EXERCISE BRIEF: Please reproduce the lines from the one containing "牛手赚网v1.0.0 最新版" through the end of the data below exactly as they stand, and omit all pictures.

:::

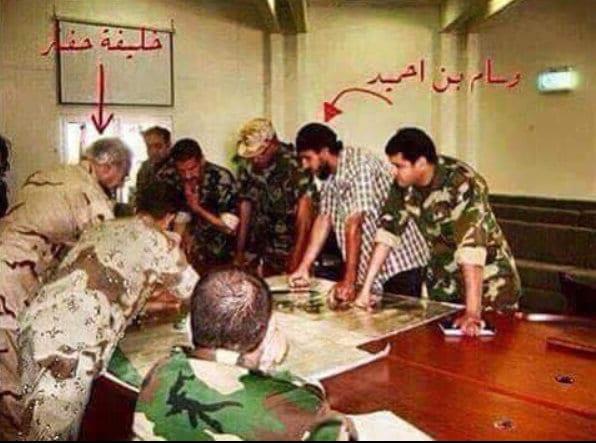 Khalifa Haftar war room.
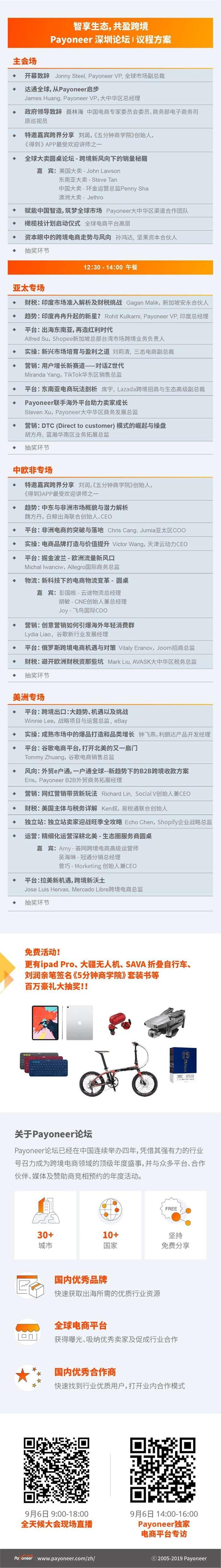 WeChat Image_20190903201109.jpg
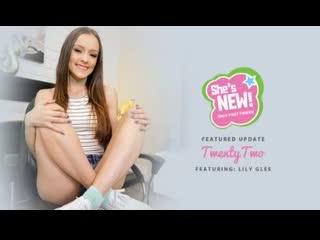 Lily Glee [PornMir, ПОРНО, new Porn, HD POV Teen]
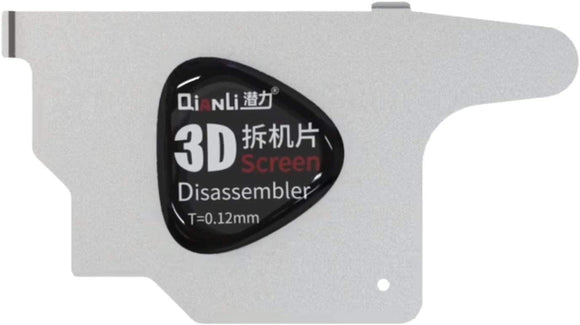 QianLi Prying Tool - 3D Screen Disassembler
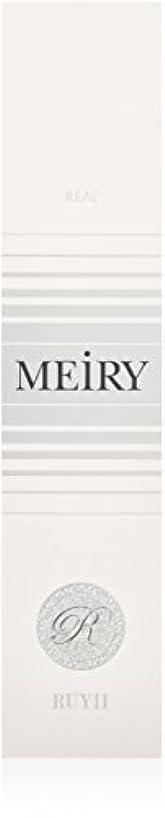 醸造所起きる四メイリー(MEiRY) ヘアカラー  1剤 90g 9WP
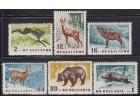 Bugarska 1958 Fauna - Šumske životinje, čisto (**)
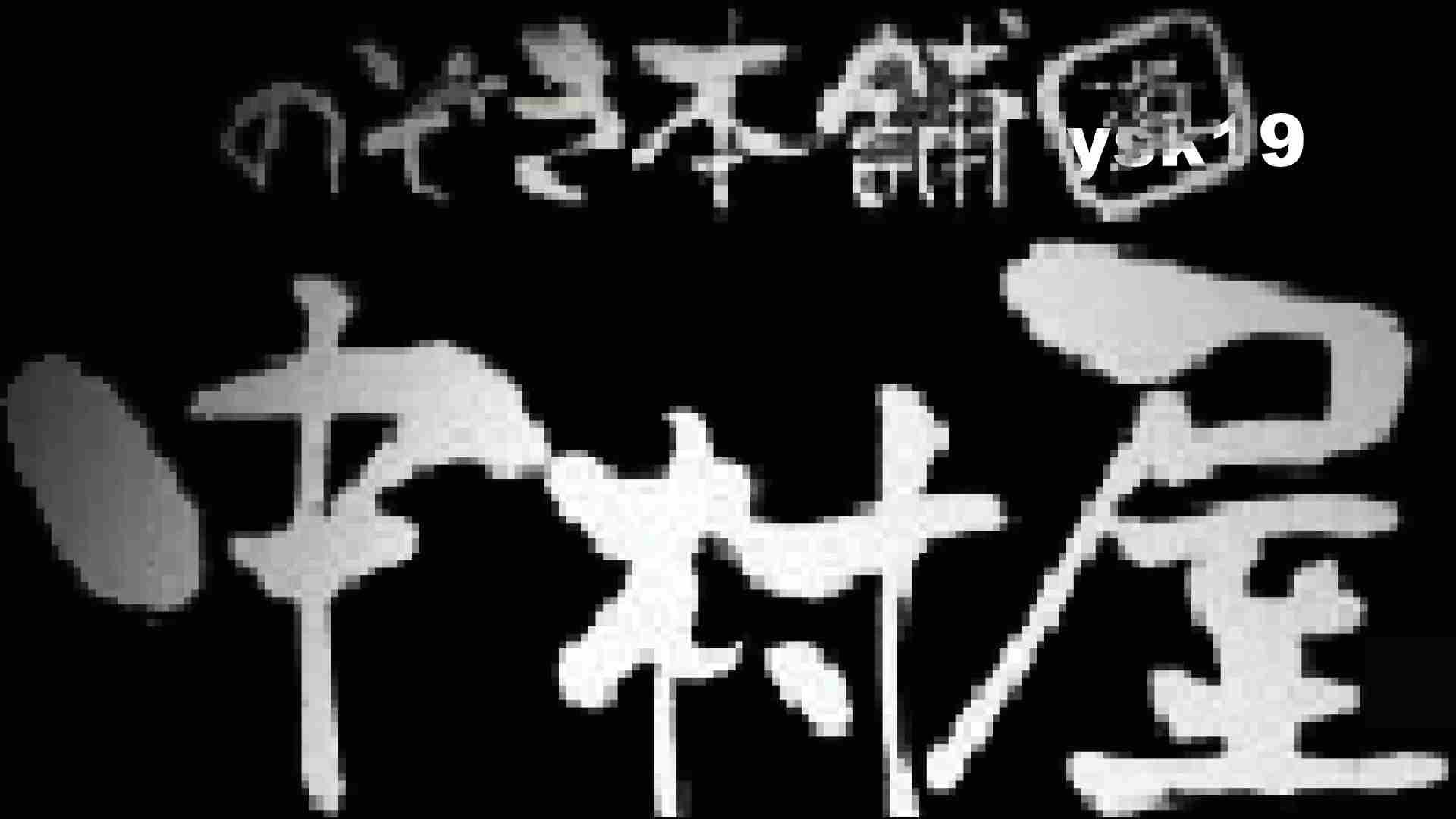 【世界の射窓から】世界の射窓から vol.19後編 いやらしいOL AV無料動画キャプチャ 86連発 17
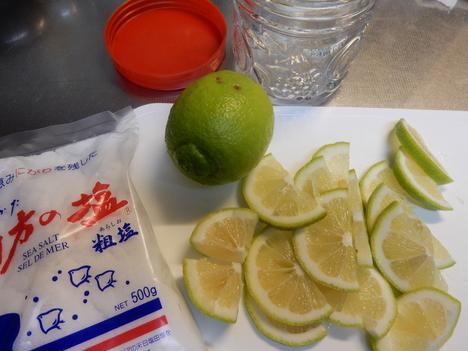 '15,11,18(水)塩レモンと蜂蜜レモン!_f0060461_139028.jpg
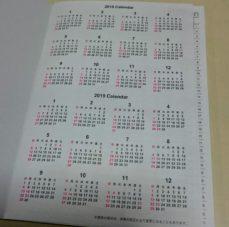 ロジカルカレンダー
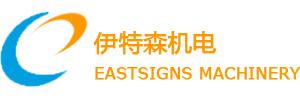 北京伊特森机电设备有限公司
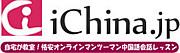 iChinaで学ぼう♪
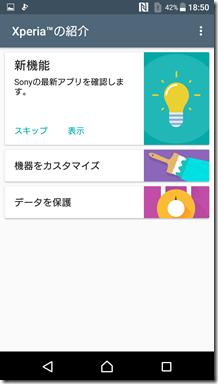 Screenshot_20160919-185001
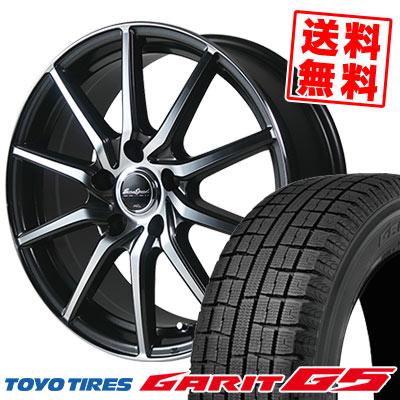 205/60R16 92Q TOYO TIRES トーヨータイヤ GARIT G5 ガリット G5 EuroSpeed S810 ユーロスピード S810 スタッドレスタイヤホイール4本セット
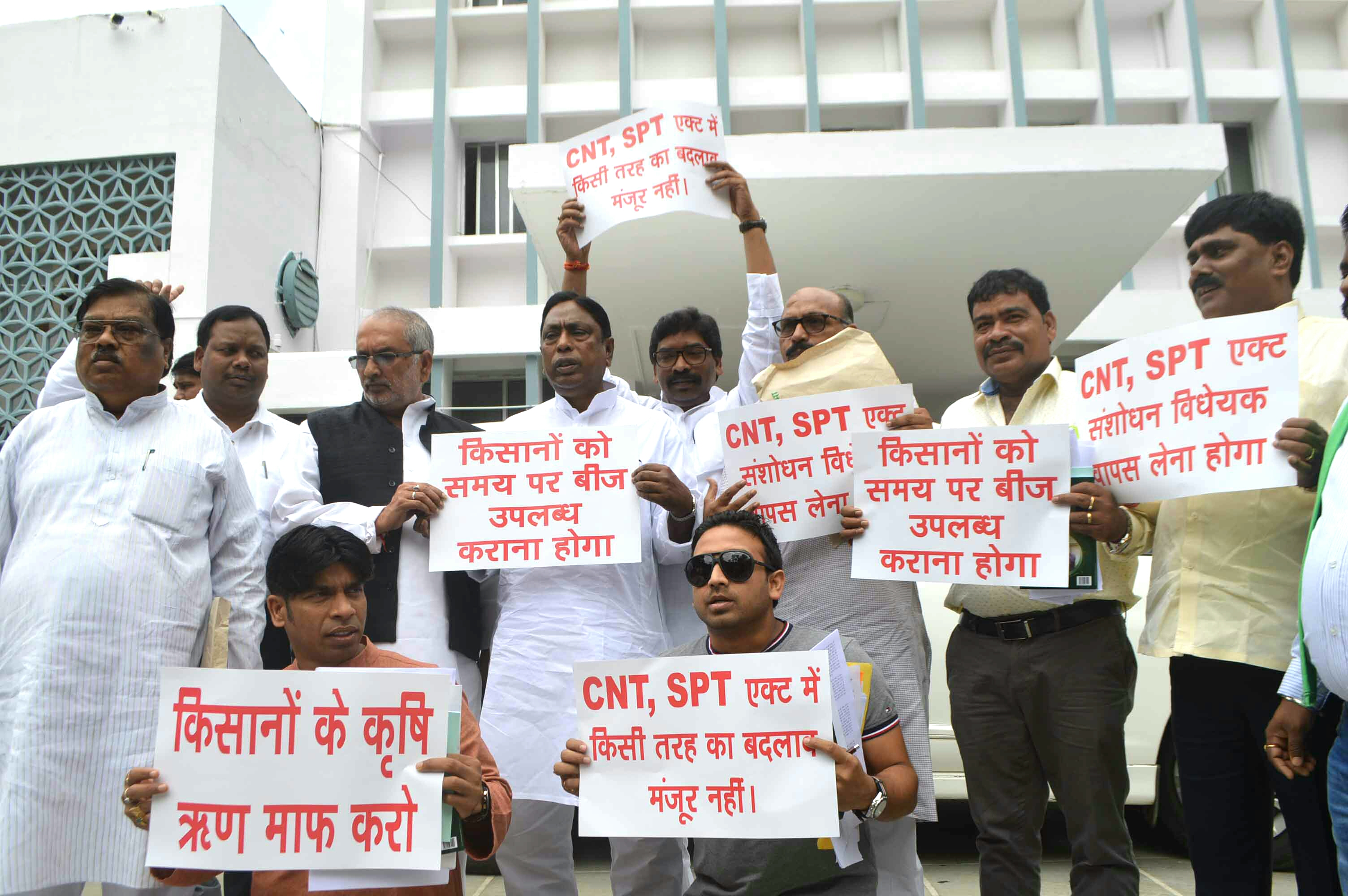 Monsoon Session of Jharkhand Assembly :: Protest by Opposition members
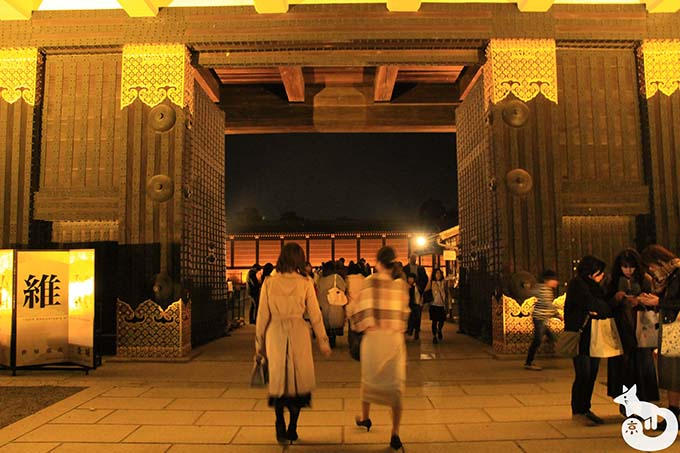 二条城 秋のライトアップ|東大手門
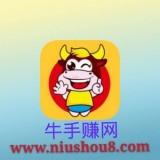 牛手赚网v1.0.0 最新版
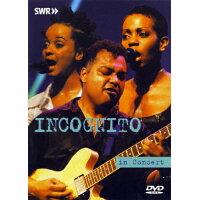 イン・コンサート1995/DVD/YMBB-40252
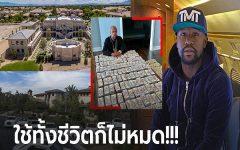 """ลือสนั่นรวยลวงโลก! """"ฟลอยด์"""" ออกโรงตอบโต้หลังมีข่าวเงินหมดติดหนี้พนัน (ภาพ)"""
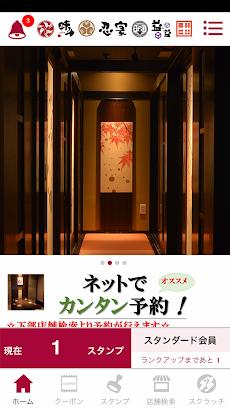 忍家公式アプリのおすすめ画像1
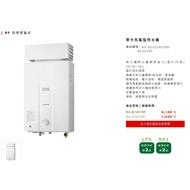 林內 屋外抗風型瓦斯熱水器  產品編號:RU-B1221RF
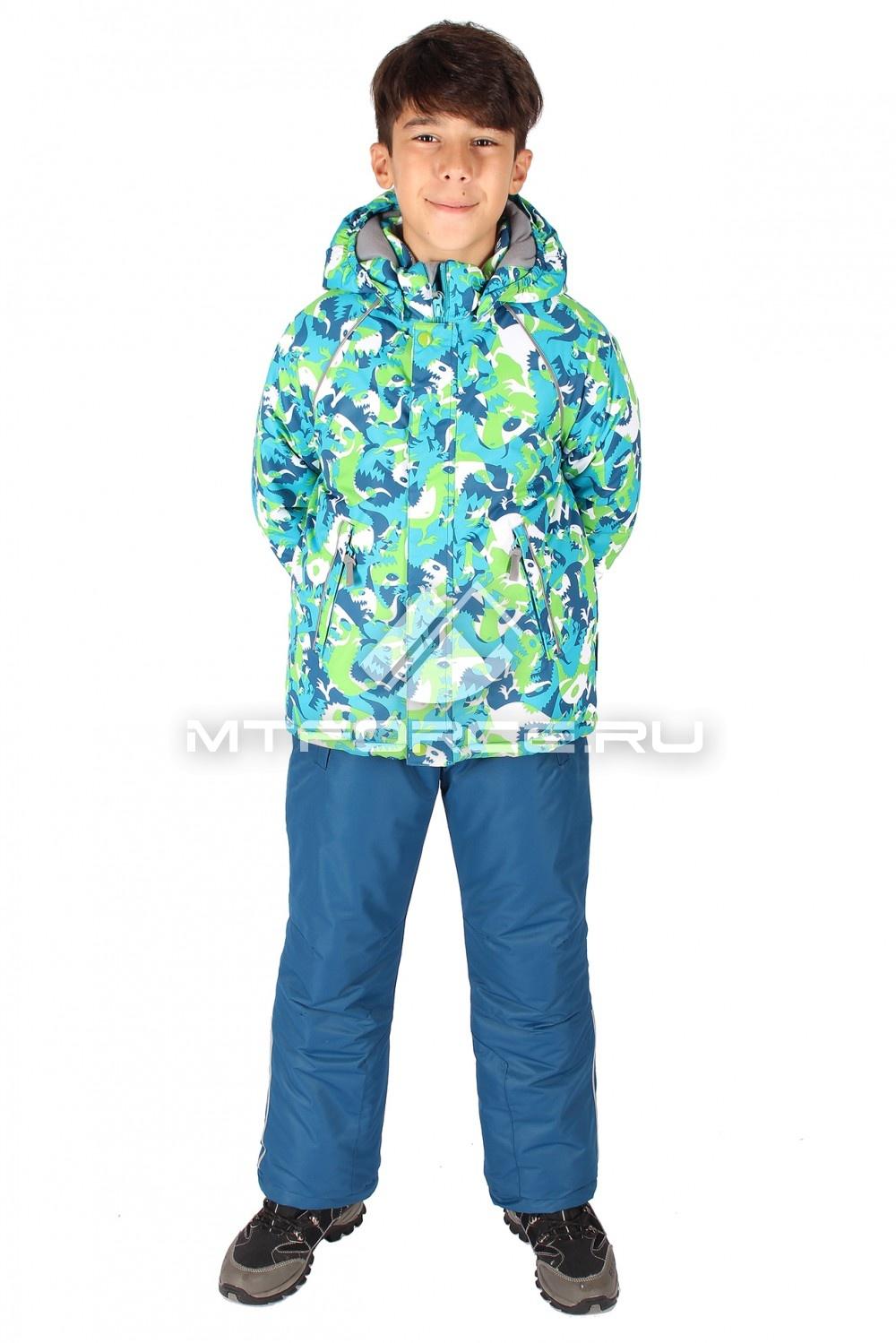 Купить                                  оптом Костюм горнолыжный  для мальчика зеленого цвета 6103Z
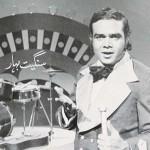 Ahmed Rushdi! The First Pakistani Pop Singer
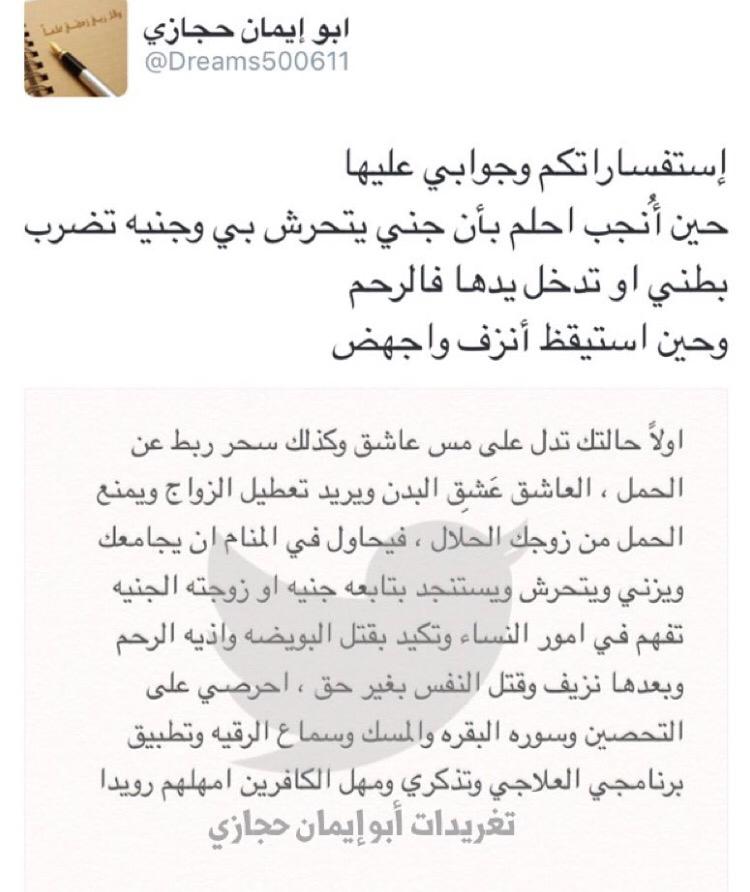 بالصور دعاء فك السحر , دعاء القضاء علي السحر و شره 1704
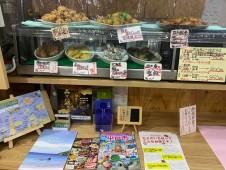 主菜が選べるいちばのご当地弁当 平戸 焼き鯖うす塩、鮮魚の海のハンバーグなど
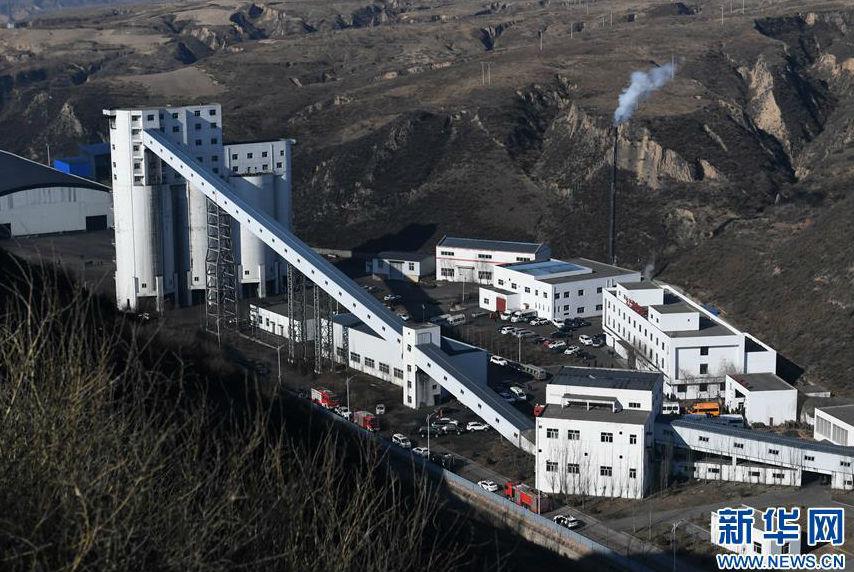 """陕西百吉矿业""""1・12""""重大事故被困21名工人均已遇难"""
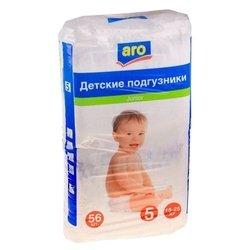 425520fcc056 15 - 35 кг Подгузники, памперсы - Вес ребенка 15 - 35 кг купить по ...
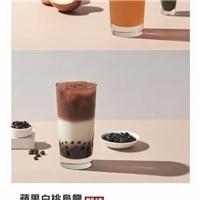 加入樂法LINE@官方帳號,享全飲品95折
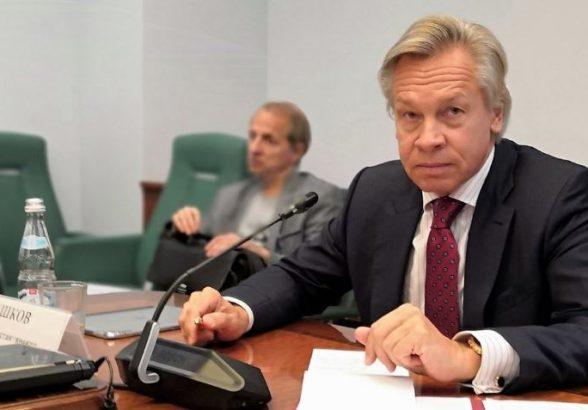 Пушков поведал, какими будут отношения РФ и ЕС в 2019 году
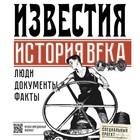 Известия. Известия. История века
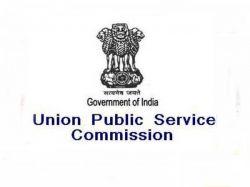 Upsc Civil Services Exam Upper Age Limit Fixed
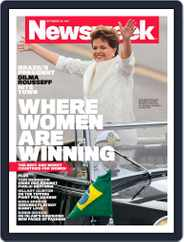 Newsweek (Digital) Subscription September 18th, 2011 Issue
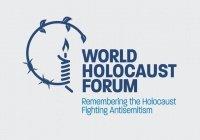 Делегации 49 стран примут участие во Всемирном форуме памяти Холокоста
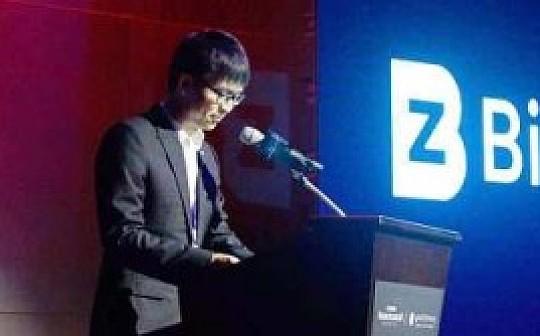 Bit-Z长顺:BZ资本将共享集团1000万美金产业母基金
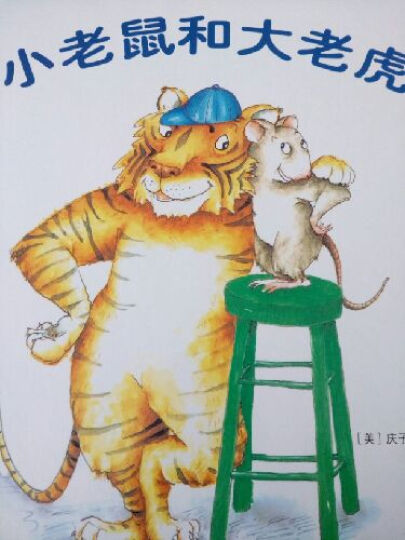 庆子精选绘本:我的幸运一天,不要再笑了裘裘,小老鼠和大老虎(套装共3册) 晒单图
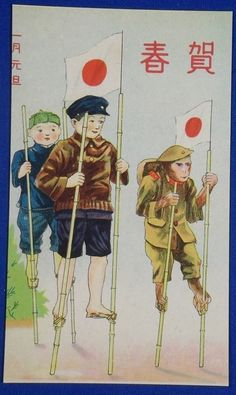 1930's Japanese New Year Greeting Postcard , Art of Friendship with Chinese Children - Japan War Art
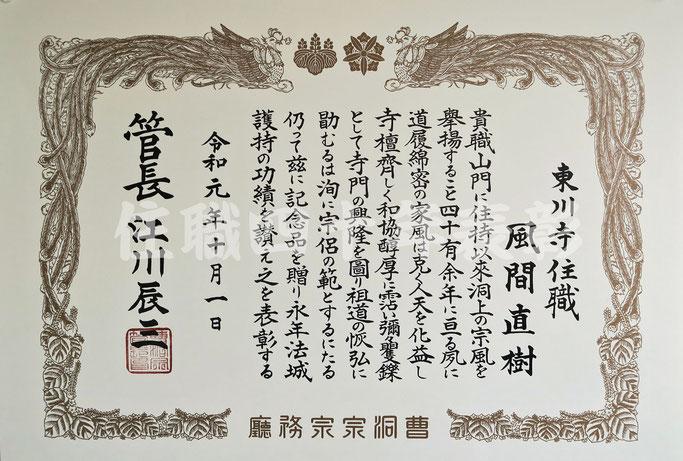 住職四十年表彰・東川寺住職:風間直樹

:::

PROBLEM SOLUTION:
 牛手赚网v1.0.0 最新版
 イン・コンサート1995/DVD/YMBB-40252
 """ลือสนั่นรวยลวงโลก! """"ฟลอยด์"""" ออกโรงตอบโต้หลังมีข่าวเงินหมดติดหนี้พนัน (ภาพ)"""
 忍家公式アプリのおすすめ画像1
 林內 屋外抗風型瓦斯熱水器  產品編號:RU-B1221RF
 Купить                                  оптом Костюм горнолыжный  для мальчика зеленого цвета 6103Z
 Ahmed Rushdi! The First Pakistani Pop Singer
 بالصور دعاء فك السحر , دعاء القضاء علي السحر و شره 1704
 主菜が選べるいちばのご当地弁当 平戸 焼き鯖うす塩、鮮魚の海のハンバーグなど
 """陕西百吉矿业""""1・12""""重大事故被困21名工人均已遇难"""
 425520fcc056 15 - 35 кг Подгузники, памперсы - Вес ребенка 15 - 35 кг купить по ...
 加入樂法LINE@官方帳號,享全飲品95折
 Пушков поведал, какими будут отношения РФ и ЕС в 2019 году
 Известия. Известия. История века
 Upsc Civil Services Exam Upper Age Limit Fixed
 Newsweek (Digital) Subscription September 18th, 2011 Issue
 Делегации 49 стран примут участие во Всемирном форуме памяти Холокоста
 Bit-Z长顺:BZ资本将共享集团1000万美金产业母基金
 庆子精选绘本:我的幸运一天,不要再笑了裘裘,小老鼠和大老虎(套装共3册) 晒单图
 1930's Japanese New Year Greeting Postcard , Art of Friendship with Chinese Children - Japan War Art
 住職四十年表彰・東川寺住職:風間直樹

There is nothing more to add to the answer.